What to produce »
Reproduce every line of the data below word for word.

(Dataset rows)
===============
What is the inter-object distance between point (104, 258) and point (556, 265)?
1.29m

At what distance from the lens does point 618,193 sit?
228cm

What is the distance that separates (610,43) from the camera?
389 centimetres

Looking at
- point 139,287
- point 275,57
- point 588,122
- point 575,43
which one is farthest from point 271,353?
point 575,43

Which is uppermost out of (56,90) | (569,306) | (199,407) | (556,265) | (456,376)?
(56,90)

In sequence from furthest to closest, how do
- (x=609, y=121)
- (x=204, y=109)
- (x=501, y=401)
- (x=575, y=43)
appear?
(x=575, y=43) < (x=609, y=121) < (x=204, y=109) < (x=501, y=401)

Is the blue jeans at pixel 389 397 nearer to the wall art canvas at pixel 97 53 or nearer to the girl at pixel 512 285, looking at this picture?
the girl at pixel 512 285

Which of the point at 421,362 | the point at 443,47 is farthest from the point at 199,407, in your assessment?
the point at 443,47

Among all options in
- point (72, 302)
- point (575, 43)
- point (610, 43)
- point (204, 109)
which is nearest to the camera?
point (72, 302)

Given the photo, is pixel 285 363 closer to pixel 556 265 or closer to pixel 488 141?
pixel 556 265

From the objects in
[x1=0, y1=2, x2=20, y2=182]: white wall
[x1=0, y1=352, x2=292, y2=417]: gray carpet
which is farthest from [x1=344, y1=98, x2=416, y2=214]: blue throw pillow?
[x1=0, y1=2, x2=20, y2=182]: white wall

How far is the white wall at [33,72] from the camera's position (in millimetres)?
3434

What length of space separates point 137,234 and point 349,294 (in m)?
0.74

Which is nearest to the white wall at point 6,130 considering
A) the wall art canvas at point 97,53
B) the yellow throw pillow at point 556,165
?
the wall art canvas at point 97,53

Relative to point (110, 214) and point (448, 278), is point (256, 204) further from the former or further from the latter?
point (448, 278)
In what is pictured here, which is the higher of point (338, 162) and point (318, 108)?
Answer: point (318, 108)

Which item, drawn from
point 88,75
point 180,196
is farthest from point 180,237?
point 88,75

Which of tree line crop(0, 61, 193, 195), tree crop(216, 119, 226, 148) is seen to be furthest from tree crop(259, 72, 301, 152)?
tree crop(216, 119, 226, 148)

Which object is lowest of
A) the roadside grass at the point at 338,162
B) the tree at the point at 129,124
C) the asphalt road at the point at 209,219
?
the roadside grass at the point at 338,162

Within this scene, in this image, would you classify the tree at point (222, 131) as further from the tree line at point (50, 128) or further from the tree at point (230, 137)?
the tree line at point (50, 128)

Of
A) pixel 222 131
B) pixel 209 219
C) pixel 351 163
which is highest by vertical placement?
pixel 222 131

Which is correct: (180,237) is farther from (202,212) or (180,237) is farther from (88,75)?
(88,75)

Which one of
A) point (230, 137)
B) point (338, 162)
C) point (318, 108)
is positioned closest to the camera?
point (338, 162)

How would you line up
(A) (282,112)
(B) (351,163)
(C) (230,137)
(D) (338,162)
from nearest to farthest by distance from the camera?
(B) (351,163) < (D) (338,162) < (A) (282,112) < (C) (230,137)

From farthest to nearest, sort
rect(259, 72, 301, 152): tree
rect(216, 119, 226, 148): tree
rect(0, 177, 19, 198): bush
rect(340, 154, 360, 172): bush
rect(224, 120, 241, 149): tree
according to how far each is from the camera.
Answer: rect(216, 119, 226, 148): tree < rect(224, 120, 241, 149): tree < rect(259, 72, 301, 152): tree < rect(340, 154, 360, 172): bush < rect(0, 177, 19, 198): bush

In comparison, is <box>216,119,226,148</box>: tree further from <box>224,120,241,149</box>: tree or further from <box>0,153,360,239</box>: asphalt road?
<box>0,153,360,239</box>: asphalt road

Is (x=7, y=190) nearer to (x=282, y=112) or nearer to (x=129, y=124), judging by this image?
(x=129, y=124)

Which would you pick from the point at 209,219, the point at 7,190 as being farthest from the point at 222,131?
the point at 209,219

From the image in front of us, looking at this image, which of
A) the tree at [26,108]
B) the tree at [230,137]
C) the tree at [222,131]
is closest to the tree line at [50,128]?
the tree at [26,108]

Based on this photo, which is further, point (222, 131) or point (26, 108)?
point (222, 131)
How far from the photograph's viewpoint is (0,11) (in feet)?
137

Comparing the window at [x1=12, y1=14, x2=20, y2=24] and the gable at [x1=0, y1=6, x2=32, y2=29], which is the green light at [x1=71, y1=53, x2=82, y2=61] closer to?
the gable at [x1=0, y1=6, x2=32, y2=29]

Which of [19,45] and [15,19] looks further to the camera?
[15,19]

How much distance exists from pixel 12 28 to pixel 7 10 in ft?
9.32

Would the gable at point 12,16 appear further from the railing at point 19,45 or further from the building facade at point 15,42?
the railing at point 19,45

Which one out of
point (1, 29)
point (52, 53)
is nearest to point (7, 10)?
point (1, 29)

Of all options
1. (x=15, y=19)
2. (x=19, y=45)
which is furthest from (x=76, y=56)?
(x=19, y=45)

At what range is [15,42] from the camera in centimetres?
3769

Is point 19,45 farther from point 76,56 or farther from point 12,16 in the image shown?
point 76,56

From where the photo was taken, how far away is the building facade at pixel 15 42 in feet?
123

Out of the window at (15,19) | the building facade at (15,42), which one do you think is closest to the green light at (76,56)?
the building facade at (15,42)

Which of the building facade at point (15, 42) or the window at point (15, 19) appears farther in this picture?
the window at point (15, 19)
===============
Written solution »
What is the inter-object distance between point (104, 258) and point (556, 265)?
1.29m

At what distance from the lens does point 618,193 sit?
228cm

What is the distance that separates (610,43) from the camera?
389 centimetres

Looking at
- point 139,287
- point 275,57
- point 588,122
- point 575,43
which one is farthest from point 271,353?
point 575,43

Which is uppermost out of (56,90) | (569,306) | (199,407) | (556,265) | (456,376)?
(56,90)

In sequence from furthest to closest, how do
- (x=609, y=121)
- (x=204, y=109)
- (x=501, y=401)
- (x=575, y=43)
appear?
(x=575, y=43) < (x=609, y=121) < (x=204, y=109) < (x=501, y=401)

Is the blue jeans at pixel 389 397 nearer to the wall art canvas at pixel 97 53 or nearer to the girl at pixel 512 285, looking at this picture?
the girl at pixel 512 285

Which of the point at 421,362 | the point at 443,47 is farthest from the point at 199,407, in your assessment?
the point at 443,47

Among all options in
- point (72, 302)
- point (575, 43)
- point (610, 43)
- point (204, 109)
which is nearest to the camera?
point (72, 302)

Given the photo, is pixel 285 363 closer to pixel 556 265 or closer to pixel 488 141?
pixel 556 265

From the objects in
[x1=0, y1=2, x2=20, y2=182]: white wall
[x1=0, y1=352, x2=292, y2=417]: gray carpet
which is farthest from [x1=344, y1=98, x2=416, y2=214]: blue throw pillow?
[x1=0, y1=2, x2=20, y2=182]: white wall

How far is the white wall at [33,72] from the camera's position (in millimetres)?
3434

What length of space separates point 137,234 and point 349,294 (in m)?
0.74

Which is nearest to the white wall at point 6,130 considering
A) the wall art canvas at point 97,53
B) the yellow throw pillow at point 556,165
?
the wall art canvas at point 97,53

Relative to point (110, 214) and point (448, 278), is point (256, 204) further from the former or further from the latter?
point (448, 278)
In what is pictured here, which is the higher of point (338, 162) and point (318, 108)?
Answer: point (318, 108)

Which item, drawn from
point 88,75
point 180,196
is farthest from point 180,237?
point 88,75

Which of tree line crop(0, 61, 193, 195), tree crop(216, 119, 226, 148) is seen to be furthest from tree crop(259, 72, 301, 152)?
tree crop(216, 119, 226, 148)

Which object is lowest of
A) the roadside grass at the point at 338,162
B) the tree at the point at 129,124
C) the asphalt road at the point at 209,219
?
the roadside grass at the point at 338,162

Within this scene, in this image, would you classify the tree at point (222, 131) as further from the tree line at point (50, 128) or further from the tree at point (230, 137)?
the tree line at point (50, 128)

Of
A) pixel 222 131
B) pixel 209 219
C) pixel 351 163
which is highest by vertical placement?
pixel 222 131

Which is correct: (180,237) is farther from (202,212) or (180,237) is farther from (88,75)?
(88,75)

Which one of
A) point (230, 137)
B) point (338, 162)
C) point (318, 108)
is positioned closest to the camera?
point (338, 162)

How would you line up
(A) (282,112)
(B) (351,163)
(C) (230,137)
(D) (338,162)
from nearest to farthest by distance from the camera?
(B) (351,163) < (D) (338,162) < (A) (282,112) < (C) (230,137)

From farthest to nearest, sort
rect(259, 72, 301, 152): tree
rect(216, 119, 226, 148): tree
rect(0, 177, 19, 198): bush
rect(340, 154, 360, 172): bush
rect(224, 120, 241, 149): tree
according to how far each is from the camera.
Answer: rect(216, 119, 226, 148): tree < rect(224, 120, 241, 149): tree < rect(259, 72, 301, 152): tree < rect(340, 154, 360, 172): bush < rect(0, 177, 19, 198): bush

In comparison, is <box>216,119,226,148</box>: tree further from <box>224,120,241,149</box>: tree or further from <box>0,153,360,239</box>: asphalt road?
<box>0,153,360,239</box>: asphalt road

Is (x=7, y=190) nearer to (x=282, y=112) or nearer to (x=129, y=124), judging by this image?
(x=129, y=124)

Which would you pick from the point at 209,219, the point at 7,190 as being farthest from the point at 222,131?
the point at 209,219

From the image in front of us, looking at this image, which of
A) the tree at [26,108]
B) the tree at [230,137]
C) the tree at [222,131]
is closest to the tree line at [50,128]?
the tree at [26,108]

Based on this photo, which is further, point (222, 131) or point (26, 108)?
point (222, 131)
How far from the photograph's viewpoint is (0,11) (in feet)?
137

Comparing the window at [x1=12, y1=14, x2=20, y2=24] and the gable at [x1=0, y1=6, x2=32, y2=29], which is the green light at [x1=71, y1=53, x2=82, y2=61] closer to?
the gable at [x1=0, y1=6, x2=32, y2=29]

Which of [19,45] and [15,19] looks further to the camera?
[15,19]

How much distance exists from pixel 12 28 to pixel 7 10 in ft?
9.32

Would the gable at point 12,16 appear further from the railing at point 19,45 or further from the building facade at point 15,42?
the railing at point 19,45

Which one out of
point (1, 29)
point (52, 53)
is nearest to point (7, 10)?
point (1, 29)

Of all options
1. (x=15, y=19)
2. (x=19, y=45)
which is furthest from (x=76, y=56)?
(x=19, y=45)

At what range is [15,42] from the camera in centimetres?
3769

Is point 19,45 farther from point 76,56 or farther from point 12,16 in the image shown?
point 76,56

From where the photo was taken, how far away is the building facade at pixel 15 42 in feet?
123

Out of the window at (15,19) | the building facade at (15,42), which one do you think is closest to the green light at (76,56)?
the building facade at (15,42)

Which of the building facade at point (15, 42) or the window at point (15, 19) appears farther in this picture?
the window at point (15, 19)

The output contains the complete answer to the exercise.